**Action item:** Among the entries below, determine how many lines contain the word "states" and state only that figure.

Data items:
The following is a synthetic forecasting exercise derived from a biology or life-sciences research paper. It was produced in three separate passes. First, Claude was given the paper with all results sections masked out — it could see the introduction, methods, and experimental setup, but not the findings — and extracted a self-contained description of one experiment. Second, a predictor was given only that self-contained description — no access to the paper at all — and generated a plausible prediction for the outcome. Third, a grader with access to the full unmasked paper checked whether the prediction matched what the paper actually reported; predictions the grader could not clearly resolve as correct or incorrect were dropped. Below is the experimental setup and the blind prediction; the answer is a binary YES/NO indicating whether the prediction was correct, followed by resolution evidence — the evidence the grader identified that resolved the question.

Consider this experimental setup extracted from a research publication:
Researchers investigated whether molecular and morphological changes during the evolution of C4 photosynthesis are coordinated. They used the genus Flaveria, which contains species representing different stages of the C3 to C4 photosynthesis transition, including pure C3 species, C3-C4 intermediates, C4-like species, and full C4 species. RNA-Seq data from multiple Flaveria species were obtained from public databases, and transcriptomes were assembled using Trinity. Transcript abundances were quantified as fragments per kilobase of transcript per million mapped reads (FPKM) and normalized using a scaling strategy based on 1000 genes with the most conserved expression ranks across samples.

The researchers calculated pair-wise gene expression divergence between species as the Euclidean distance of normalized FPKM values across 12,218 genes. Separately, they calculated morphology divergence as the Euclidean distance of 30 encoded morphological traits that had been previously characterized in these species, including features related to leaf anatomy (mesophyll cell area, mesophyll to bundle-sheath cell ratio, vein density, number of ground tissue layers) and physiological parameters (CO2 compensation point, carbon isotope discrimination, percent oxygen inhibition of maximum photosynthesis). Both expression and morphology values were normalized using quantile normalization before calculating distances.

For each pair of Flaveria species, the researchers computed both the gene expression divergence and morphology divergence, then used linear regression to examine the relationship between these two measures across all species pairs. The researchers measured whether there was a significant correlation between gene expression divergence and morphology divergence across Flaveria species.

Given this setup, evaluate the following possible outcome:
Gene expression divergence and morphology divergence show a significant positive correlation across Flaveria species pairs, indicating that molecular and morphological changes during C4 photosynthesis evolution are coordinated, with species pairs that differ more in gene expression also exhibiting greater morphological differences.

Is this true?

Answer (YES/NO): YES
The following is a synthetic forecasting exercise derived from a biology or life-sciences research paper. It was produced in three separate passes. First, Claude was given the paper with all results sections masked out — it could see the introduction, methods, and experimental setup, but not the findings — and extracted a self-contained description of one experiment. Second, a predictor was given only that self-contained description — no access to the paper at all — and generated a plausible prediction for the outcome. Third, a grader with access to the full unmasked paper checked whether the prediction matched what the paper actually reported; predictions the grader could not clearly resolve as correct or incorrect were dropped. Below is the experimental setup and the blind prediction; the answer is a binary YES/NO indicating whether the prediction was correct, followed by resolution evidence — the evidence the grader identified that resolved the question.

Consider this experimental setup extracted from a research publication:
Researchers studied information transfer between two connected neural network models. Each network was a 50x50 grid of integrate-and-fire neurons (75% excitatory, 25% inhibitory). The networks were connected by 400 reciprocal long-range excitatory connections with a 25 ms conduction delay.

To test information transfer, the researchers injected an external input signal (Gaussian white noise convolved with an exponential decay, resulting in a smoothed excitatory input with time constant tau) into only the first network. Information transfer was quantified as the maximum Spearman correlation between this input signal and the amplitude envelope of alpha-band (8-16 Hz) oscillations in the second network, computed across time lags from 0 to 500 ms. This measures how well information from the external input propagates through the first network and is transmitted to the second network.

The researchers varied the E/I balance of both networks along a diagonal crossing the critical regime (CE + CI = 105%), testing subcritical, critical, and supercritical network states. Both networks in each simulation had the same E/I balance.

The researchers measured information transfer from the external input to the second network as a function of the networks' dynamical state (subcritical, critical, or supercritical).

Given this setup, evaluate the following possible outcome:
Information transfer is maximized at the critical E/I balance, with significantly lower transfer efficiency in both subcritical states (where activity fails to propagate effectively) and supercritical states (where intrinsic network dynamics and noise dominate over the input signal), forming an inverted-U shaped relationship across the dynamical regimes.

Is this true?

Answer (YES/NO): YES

**Answer:** 2